How quick is quick? How long from touchdown to stop, if you land in the trees, rocks, and gullies? If you encounter irregular hard objects, the airplane is going to start coming apart. It may tip over on its back. No one can guess. No two incidents are ever the same.

Everything takes time. The one thing you can depend on is that the deceleration will be quite fast. In many cases, you could expect touchdown to stop within three to five seconds.

Time

During those few seconds of deceleration, you are to recognize you are a passenger and be protecting your head to assure consciousness when stopped. That is not a lot of time, but maybe it is enough to do something.

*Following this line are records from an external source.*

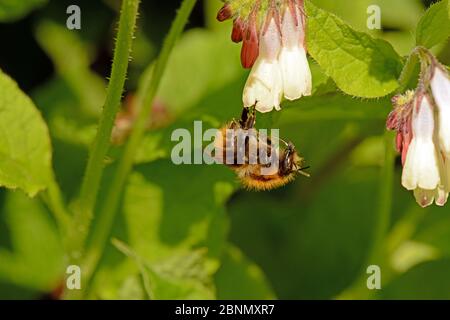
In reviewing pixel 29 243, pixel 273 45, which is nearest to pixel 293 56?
pixel 273 45

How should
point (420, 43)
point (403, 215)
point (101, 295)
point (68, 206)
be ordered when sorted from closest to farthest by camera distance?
point (420, 43), point (101, 295), point (68, 206), point (403, 215)

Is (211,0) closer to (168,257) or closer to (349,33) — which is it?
(168,257)

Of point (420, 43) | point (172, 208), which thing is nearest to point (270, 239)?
point (172, 208)

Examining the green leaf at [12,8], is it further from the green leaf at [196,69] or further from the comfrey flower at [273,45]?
the comfrey flower at [273,45]

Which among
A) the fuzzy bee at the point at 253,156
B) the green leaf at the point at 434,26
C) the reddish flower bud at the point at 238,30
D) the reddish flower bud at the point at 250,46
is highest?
the green leaf at the point at 434,26

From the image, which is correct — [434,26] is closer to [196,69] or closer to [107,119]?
[107,119]

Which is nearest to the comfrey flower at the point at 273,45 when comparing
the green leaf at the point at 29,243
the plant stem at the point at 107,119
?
the plant stem at the point at 107,119

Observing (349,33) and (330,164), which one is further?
(330,164)
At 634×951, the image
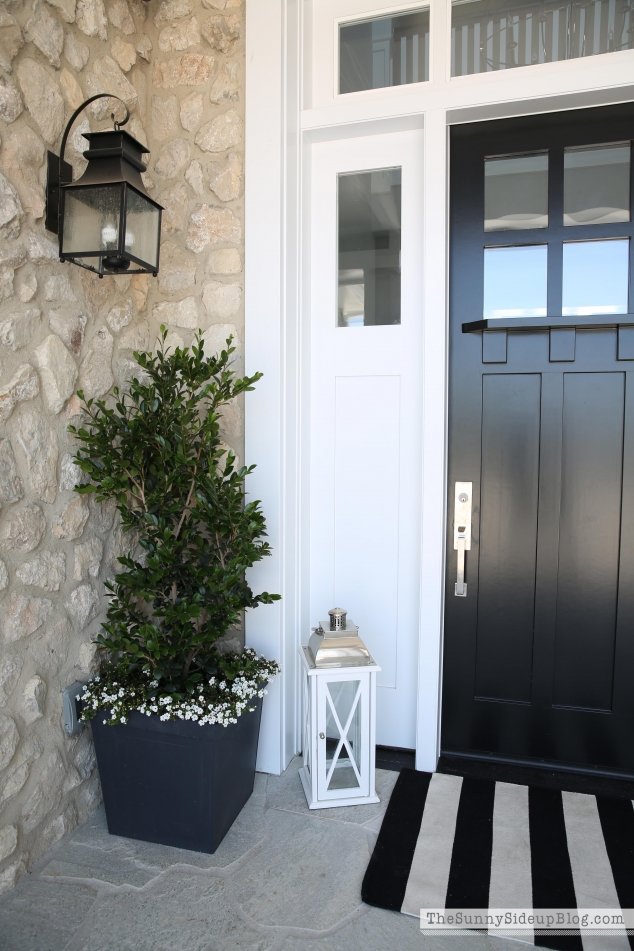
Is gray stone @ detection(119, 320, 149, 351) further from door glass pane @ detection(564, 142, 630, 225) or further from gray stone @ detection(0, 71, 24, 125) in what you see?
door glass pane @ detection(564, 142, 630, 225)

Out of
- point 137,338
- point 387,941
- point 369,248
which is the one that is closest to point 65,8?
point 137,338

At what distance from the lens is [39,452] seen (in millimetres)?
1766

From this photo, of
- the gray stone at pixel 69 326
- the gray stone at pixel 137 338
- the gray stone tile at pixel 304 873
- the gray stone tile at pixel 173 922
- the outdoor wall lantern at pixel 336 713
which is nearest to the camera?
the gray stone tile at pixel 173 922

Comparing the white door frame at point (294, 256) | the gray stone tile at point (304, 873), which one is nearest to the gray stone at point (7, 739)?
the gray stone tile at point (304, 873)

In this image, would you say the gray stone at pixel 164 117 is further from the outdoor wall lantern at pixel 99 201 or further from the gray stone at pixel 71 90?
the outdoor wall lantern at pixel 99 201

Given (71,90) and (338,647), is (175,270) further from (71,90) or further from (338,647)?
(338,647)

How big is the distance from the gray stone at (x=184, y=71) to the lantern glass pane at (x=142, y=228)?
2.26 ft

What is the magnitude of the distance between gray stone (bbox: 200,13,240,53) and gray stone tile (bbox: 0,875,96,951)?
9.14 feet

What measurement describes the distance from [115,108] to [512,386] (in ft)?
5.66

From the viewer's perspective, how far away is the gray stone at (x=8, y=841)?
5.41 feet

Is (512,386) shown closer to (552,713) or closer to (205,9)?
(552,713)

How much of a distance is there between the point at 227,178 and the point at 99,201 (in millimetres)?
642

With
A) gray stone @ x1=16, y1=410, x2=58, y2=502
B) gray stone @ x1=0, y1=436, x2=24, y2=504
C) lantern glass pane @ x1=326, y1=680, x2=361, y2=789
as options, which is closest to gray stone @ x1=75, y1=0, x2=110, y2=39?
gray stone @ x1=16, y1=410, x2=58, y2=502

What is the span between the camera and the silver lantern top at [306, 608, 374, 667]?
2.07 metres
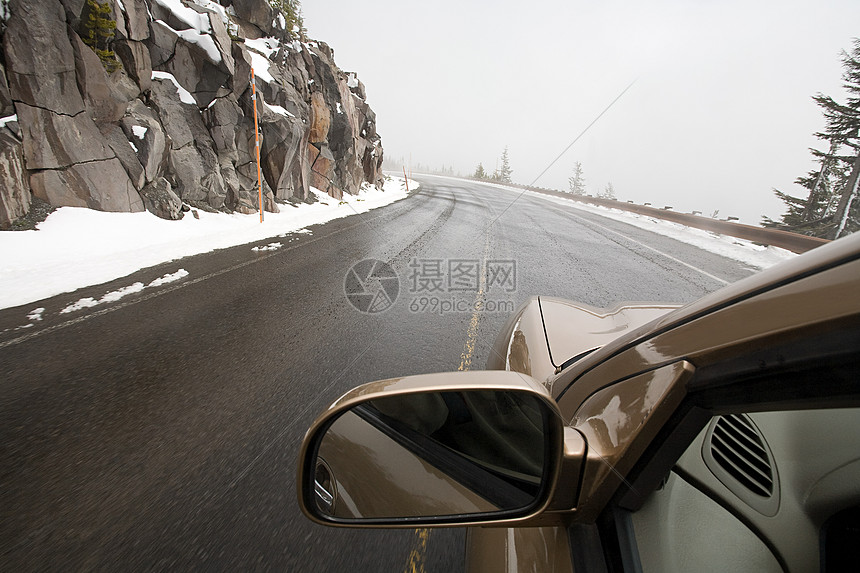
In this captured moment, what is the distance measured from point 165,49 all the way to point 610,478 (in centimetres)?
1342

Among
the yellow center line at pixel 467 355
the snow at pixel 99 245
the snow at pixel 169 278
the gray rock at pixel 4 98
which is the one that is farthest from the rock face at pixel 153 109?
the yellow center line at pixel 467 355

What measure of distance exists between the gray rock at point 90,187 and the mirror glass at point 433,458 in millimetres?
9663

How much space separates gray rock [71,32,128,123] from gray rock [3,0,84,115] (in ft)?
0.44

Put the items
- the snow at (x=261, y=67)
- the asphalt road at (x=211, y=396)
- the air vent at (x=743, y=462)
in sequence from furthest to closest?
the snow at (x=261, y=67), the asphalt road at (x=211, y=396), the air vent at (x=743, y=462)

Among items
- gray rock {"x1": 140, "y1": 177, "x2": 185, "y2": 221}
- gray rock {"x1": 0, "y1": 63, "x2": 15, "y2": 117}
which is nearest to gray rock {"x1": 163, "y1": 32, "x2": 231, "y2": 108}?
gray rock {"x1": 140, "y1": 177, "x2": 185, "y2": 221}

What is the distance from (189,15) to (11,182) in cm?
710

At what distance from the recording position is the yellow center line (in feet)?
5.50

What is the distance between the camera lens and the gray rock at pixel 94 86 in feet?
24.6

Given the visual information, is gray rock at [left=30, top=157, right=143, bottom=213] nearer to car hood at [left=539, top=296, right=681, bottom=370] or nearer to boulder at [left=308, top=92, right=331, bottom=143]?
boulder at [left=308, top=92, right=331, bottom=143]

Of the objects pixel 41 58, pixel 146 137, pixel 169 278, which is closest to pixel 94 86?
pixel 41 58

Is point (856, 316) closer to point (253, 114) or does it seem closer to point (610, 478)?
point (610, 478)

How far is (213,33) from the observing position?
10.6m

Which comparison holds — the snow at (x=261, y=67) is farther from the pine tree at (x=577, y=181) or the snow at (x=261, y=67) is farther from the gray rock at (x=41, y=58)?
the pine tree at (x=577, y=181)

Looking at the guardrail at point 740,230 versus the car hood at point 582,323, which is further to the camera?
the guardrail at point 740,230
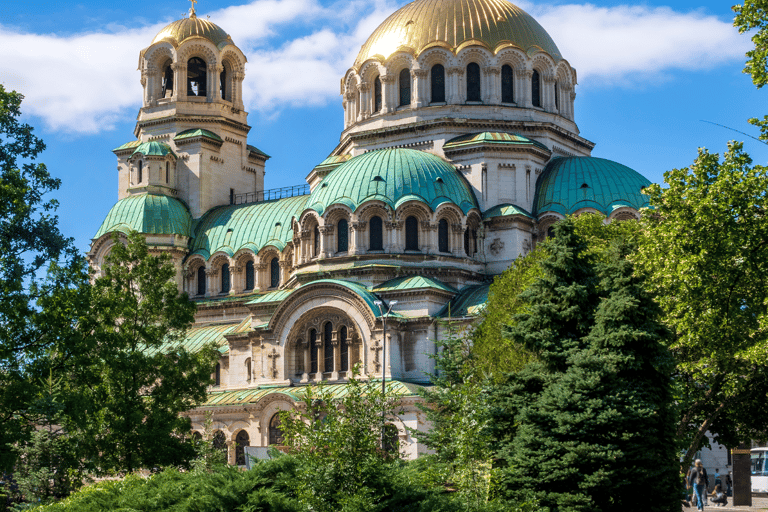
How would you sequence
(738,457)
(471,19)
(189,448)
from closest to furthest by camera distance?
(189,448) → (738,457) → (471,19)

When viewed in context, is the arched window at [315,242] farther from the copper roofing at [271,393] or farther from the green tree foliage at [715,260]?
the green tree foliage at [715,260]

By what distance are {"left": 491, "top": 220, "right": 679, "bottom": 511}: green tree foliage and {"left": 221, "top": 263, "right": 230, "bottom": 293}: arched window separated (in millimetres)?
32172

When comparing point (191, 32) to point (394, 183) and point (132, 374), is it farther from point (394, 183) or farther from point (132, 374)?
point (132, 374)

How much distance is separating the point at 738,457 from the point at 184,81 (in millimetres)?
40006

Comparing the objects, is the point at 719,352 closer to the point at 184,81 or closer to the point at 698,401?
the point at 698,401

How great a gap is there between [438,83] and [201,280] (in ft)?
55.6

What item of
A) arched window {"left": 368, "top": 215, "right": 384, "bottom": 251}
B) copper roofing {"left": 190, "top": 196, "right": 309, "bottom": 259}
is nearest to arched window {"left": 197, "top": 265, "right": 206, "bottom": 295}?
copper roofing {"left": 190, "top": 196, "right": 309, "bottom": 259}

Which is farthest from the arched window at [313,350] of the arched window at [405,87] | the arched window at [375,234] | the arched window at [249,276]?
the arched window at [405,87]

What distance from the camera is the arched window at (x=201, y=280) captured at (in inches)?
2271

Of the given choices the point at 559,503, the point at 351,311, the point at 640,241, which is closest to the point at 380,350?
the point at 351,311

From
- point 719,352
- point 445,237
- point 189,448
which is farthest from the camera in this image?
point 445,237

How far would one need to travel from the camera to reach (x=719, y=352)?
25.3m

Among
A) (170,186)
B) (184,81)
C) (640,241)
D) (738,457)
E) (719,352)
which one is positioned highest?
(184,81)

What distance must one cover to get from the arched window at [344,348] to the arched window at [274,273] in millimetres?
10034
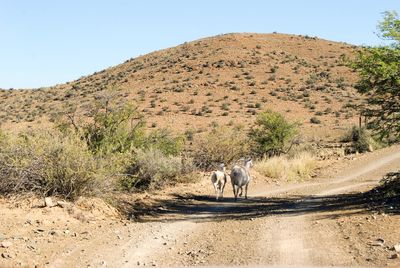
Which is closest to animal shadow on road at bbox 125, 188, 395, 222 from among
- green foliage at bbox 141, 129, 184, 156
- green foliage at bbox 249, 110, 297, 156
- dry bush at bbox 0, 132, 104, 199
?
dry bush at bbox 0, 132, 104, 199

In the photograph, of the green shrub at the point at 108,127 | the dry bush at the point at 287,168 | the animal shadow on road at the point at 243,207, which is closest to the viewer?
the animal shadow on road at the point at 243,207

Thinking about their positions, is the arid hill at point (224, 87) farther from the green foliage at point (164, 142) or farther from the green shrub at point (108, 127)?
the green shrub at point (108, 127)

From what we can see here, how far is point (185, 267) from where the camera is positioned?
887 centimetres

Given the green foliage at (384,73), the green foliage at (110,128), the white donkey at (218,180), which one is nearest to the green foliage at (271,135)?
the white donkey at (218,180)

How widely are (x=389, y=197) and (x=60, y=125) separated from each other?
11244 mm

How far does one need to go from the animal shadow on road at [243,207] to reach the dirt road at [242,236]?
27 mm

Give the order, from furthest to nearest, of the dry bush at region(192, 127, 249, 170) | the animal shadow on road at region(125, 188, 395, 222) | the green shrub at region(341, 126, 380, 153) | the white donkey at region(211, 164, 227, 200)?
the green shrub at region(341, 126, 380, 153) < the dry bush at region(192, 127, 249, 170) < the white donkey at region(211, 164, 227, 200) < the animal shadow on road at region(125, 188, 395, 222)

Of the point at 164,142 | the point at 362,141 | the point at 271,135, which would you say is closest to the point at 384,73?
the point at 164,142

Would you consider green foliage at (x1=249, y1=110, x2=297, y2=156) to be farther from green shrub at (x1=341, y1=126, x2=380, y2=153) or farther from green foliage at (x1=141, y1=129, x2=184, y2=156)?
green foliage at (x1=141, y1=129, x2=184, y2=156)

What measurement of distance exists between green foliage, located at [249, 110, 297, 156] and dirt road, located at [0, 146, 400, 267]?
12280mm

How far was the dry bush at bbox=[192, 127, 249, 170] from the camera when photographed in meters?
23.9

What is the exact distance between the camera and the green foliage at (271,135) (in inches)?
1135

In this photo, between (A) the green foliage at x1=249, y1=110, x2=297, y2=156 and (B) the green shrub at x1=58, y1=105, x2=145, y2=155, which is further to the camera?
(A) the green foliage at x1=249, y1=110, x2=297, y2=156

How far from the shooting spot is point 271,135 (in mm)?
28969
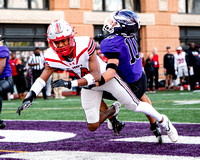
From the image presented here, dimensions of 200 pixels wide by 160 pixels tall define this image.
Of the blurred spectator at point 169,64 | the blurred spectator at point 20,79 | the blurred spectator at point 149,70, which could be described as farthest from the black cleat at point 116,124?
the blurred spectator at point 169,64

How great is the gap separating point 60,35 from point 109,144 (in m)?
1.51

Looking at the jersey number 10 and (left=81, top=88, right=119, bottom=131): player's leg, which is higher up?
the jersey number 10

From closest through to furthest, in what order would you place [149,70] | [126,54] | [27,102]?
[27,102] < [126,54] < [149,70]

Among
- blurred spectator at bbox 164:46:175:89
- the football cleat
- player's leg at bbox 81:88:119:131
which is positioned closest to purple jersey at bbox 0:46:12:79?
the football cleat

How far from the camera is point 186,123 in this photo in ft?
25.6

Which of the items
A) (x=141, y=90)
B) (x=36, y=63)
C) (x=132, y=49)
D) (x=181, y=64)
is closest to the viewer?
(x=132, y=49)

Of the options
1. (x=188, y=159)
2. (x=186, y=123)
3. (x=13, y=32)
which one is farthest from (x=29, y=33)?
(x=188, y=159)

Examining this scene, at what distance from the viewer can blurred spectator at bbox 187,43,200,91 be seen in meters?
18.5

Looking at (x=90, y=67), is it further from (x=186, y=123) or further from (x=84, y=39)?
(x=186, y=123)

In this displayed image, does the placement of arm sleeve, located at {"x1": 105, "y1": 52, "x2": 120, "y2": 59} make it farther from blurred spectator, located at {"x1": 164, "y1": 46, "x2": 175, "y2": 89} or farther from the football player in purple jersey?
blurred spectator, located at {"x1": 164, "y1": 46, "x2": 175, "y2": 89}

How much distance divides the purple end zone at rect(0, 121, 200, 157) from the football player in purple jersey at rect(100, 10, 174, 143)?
1.40 ft

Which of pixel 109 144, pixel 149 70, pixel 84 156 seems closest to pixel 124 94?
pixel 109 144

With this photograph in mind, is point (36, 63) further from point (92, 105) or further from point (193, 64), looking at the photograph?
point (92, 105)

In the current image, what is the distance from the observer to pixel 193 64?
18625 mm
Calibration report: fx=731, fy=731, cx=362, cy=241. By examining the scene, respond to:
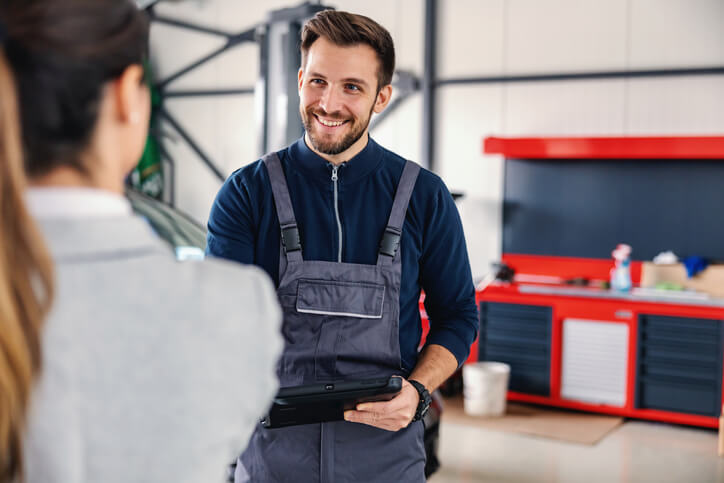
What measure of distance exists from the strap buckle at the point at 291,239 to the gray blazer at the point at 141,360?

How long is three to five seconds?

Skyhawk panel

That panel is not your friend – protect your head.

Try counting: one thousand one, one thousand two, one thousand three, one thousand four, one thousand five… That is a lot of time!

What did you do during this time?

One thousand one… you had previously figured out how this works, so at touchdown in these extremely rough conditions, you quickly realized you were now a passenger. You had no control of the aircraft.

Thrown forward from the rapid deceleration, you have leaned against the shoulder harness. You happened to have a coat you had previously put in your lap, put it up into your face, and wrapped your arms around your head to keep from banging against the glare shield and window post.

One thousand two… you are keeping your eyes open, so you can react. Things are bouncing all over. When is this thing going to stop?

One thousand three… It seems like it has been three minutes. It is like slow motion. I almost feel that I can do anything I want.

One thousand four… wow, it just flipped over on its back.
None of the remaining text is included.